Sister Ann
Sister Irene Charron smiled brightly at her Jubilee interview at St. Joseph Residence, Seattle, where she has lived for about nine years. “I have always considered SJR my home,” she explained. She came to live there after 34 years in Yakima, the last months spent working at St. Elizabeth Hospital and volunteering at a nursing home to be near her beloved brother Edward before his death.
Sister Irene loves the serenity and peacefulness of SJR, and the fact that she “lives like a queen” there, with no worries and with all the spiritual benefits like Mass, retreats and lectures. She especially loves to be with the sisters, all working towards the same thing, “towards heaven.”
Born in Duluth, raised in Yakima
Irene Marie Charron was born in Duluth, Minn., and raised in Yakima. From the first day of school at St. Joseph Academy, she has been with the Sisters of Providence. “My mother asked me, ‘Did you like school today?’ I said, ‘Yes. I’m going to be a teacher and a Sister of Providence,’ and I never deviated from that.”
Irene’s mother was a Lutheran of Norwegian heritage. She promised her French Canadian husband, who was Catholic, that she would raise their children as Catholics and send them to Catholic schools. “Every January 1 she would get the Catholic calendar to see the fish days, when we weren’t supposed to eat meat. That was the start of the Providence of God that has carried me through all these years.”
God’s providence guided her to successful thesis
Sister Irene entered the religious community in 1942, after a year at Seattle University and a year of teaching second grade at St. Joseph’s. She made profession in 1944 and spent the next 15 years teaching, in Vancouver, Wash.; Fairbanks, Alaska; Yakima; Sun Valley, Calif.; Moxee City, Wash.; and at Maryville Academy, Des Plaines, Ill. She was librarian at Providence High School in Burbank, Calif., and then patient visitor at St. Elizabeth Hospital in Yakima, followed by 17 years as medical librarian at Providence Yakima Medical Center and then as sister representative.

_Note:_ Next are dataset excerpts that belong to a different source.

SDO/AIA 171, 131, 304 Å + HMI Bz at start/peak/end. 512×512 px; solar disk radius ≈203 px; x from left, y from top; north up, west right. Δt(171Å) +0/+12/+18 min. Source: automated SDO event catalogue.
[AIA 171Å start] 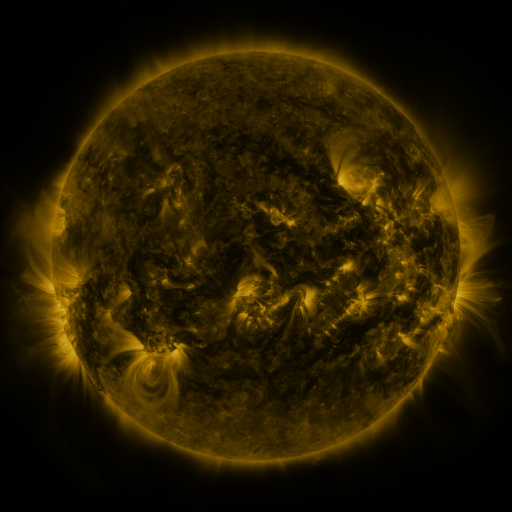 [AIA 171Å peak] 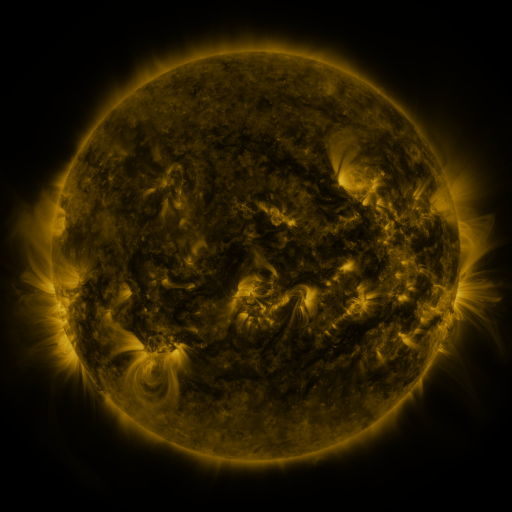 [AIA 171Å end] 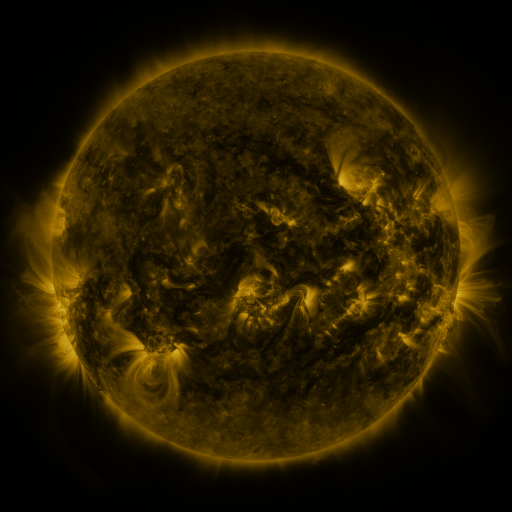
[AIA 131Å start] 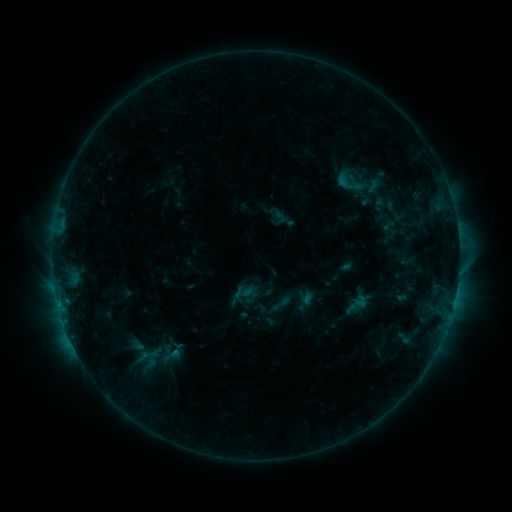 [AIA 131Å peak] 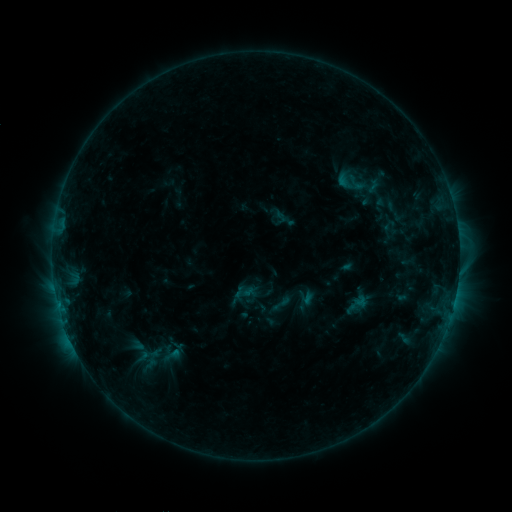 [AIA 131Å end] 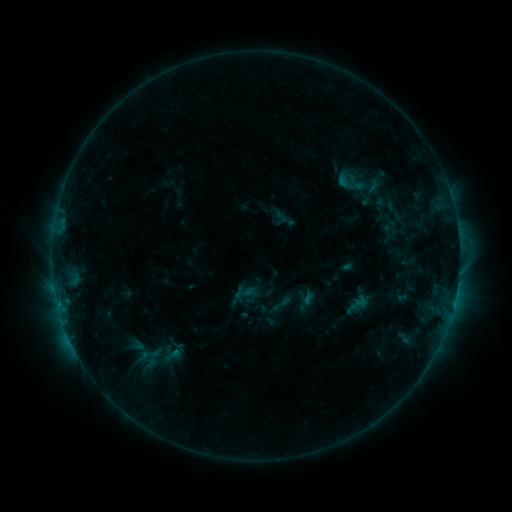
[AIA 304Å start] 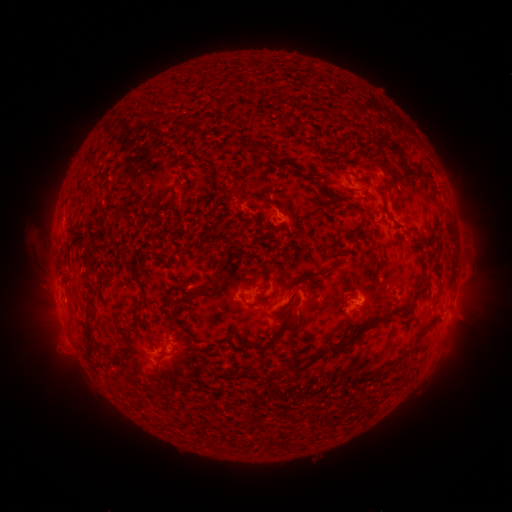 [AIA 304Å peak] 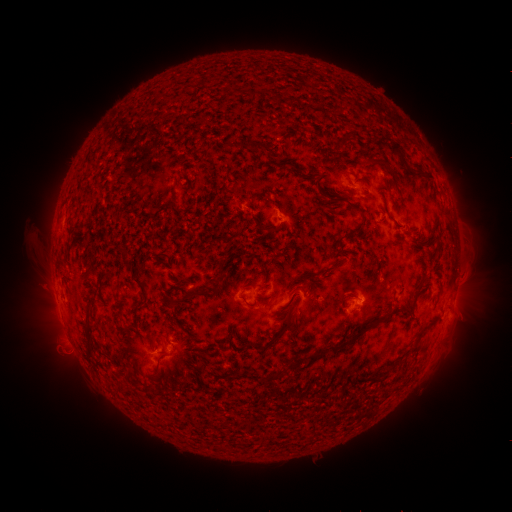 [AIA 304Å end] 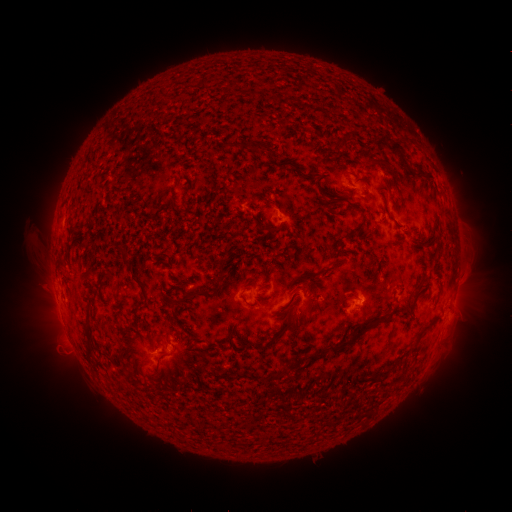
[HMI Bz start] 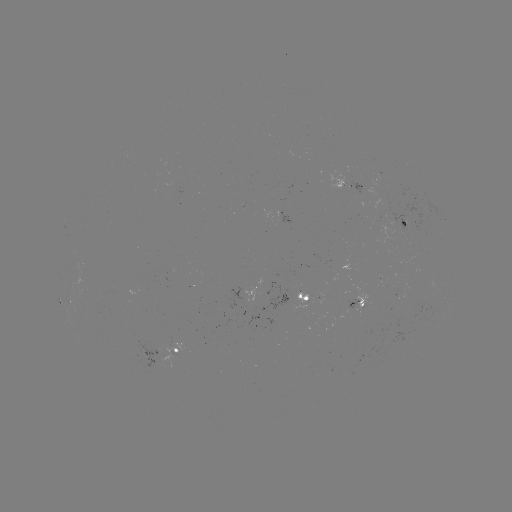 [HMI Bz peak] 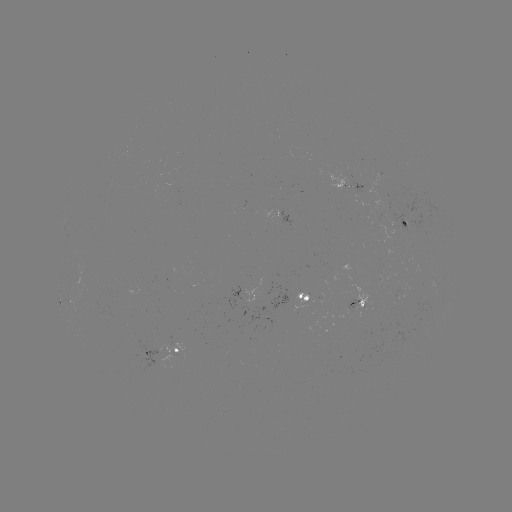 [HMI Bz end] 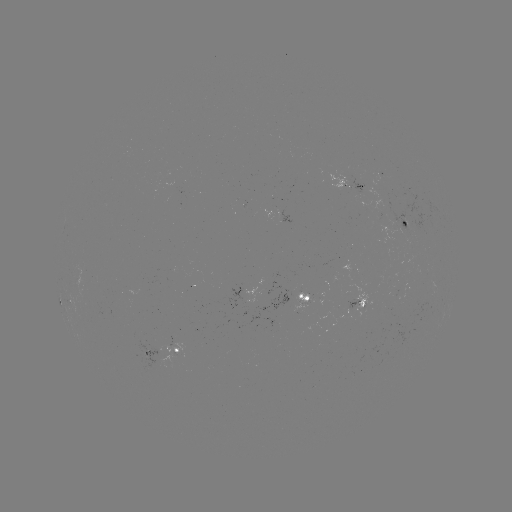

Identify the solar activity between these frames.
no flare in any classed list; no EUV-trigger detection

It was Mother Judith who encouraged her to add a master’s degree in library science to her bachelor’s degree in English from the College of Great Falls (MT). The idea of writing a thesis was a daunting one, but Mother Judith said to go anyway. Sister Irene did not have all the requirements needed for the University of Washington, but wrote to the University of Portland and was accepted. She lived at Providence Hospital. Sister Alice St. Hilaire helped her with writing her thesis and an employee who was finance manager helped her with the statistics work. “That was the Providence of God,” Sister Irene said.
“Providence of God, I thank you for all!”